Not-so-hidden costs of immigration policy hurt black Americans
Clarence Page:
Controlled and orderly immigration is enriching for our country. But massive large-scale immigration puts a squeeze on low-wage workers who already are here and facing a shrinking demand for their low-skilled labors.
Since 1965, the traditional trickle of new immigrants, which averaged a little more than 200,000 a year over the nation's history, surged upward to an estimated 2 million a year, about half of them illegal.
That puts pressure on wages at a time when low-skilled jobs have dried up. Increased immigration was one of five major factors that led to that job decline, as Harvard sociologist William Julius Wilson recounted in his 1996 book When Work Disappears.
The other four were the nation's shift from a manufacturing-based to a service-based economy, the increased outsourcing of low-skilled work to countries where labor is cheaper, advances in technology that have increased demand for high-skilled workers while reducing demand for low-skilled workers, and the decline of unions that traditionally drive up wages and benefits.
Yet we continue to hear about how illegals only take the "jobs nobody wants."
Whenever I hear someone talk about the "jobs nobody wants," what I really hear is "jobs that pay less than most Americans need to support their families."
The unexpected sweeping success of welfare reform at moving mothers off welfare and into work should have exploded that myth, yet it persists, fed by stereotypes that feed on themselves.

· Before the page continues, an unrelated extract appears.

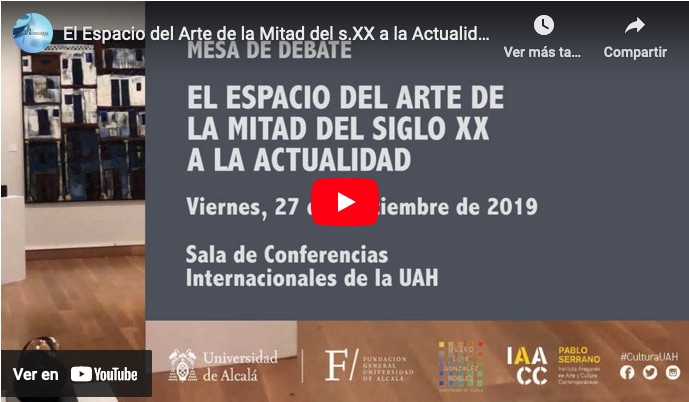 link al video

A closer look finds another reality: There are more people looking for work in deindustrialized urban communities than there are jobs available. One often-cited study of fast-food businesses in Harlem by anthropologist Katherine Newman at Harvard's Kennedy School of Government 10 years ago found 14 applicants for every job that was filled. A year later, her study found, only 25 percent of those who were turned down had found work.
Despite the stereotype of immigrants taking only hard-labor jobs that unemployed blacks and others don't want, the percentage of immigrants in the laborer and fabricator category of the labor force, 20 percent, was slightly less than that of African-Americans, 22 percent, in the 1998 Census survey.
Yet the invisible struggles of real-life poor black folks can hardly compete with the distorted media images.
A century ago, black industrialists such as Booker T. Washington, black civil rights leaders such as W.E.B. Du Bois and later black labor leaders such as A. Philip Randolph were united in their call for sharp reductions in new immigration, then mostly from Europe, as long as there was an abundant supply of available, able-bodied black workers already here.
That's changed since the 1960s. Today, largely in pursuit of political solidarity across ethnic lines, it is hard to find a major black politician or civil rights leader who will call for reducing illegal immigration, let alone scaling back legal immigration.
And yet Democrats continue to support illegal immigration in spite of the fact that it hurts the people - blacks and the poor - that they claim to represent.
1 Comments:
"Controlled and orderly immigration is enriching for our country."
There seems to be a strongly felt obligation to include this blandism in writing about immigration and immigrants.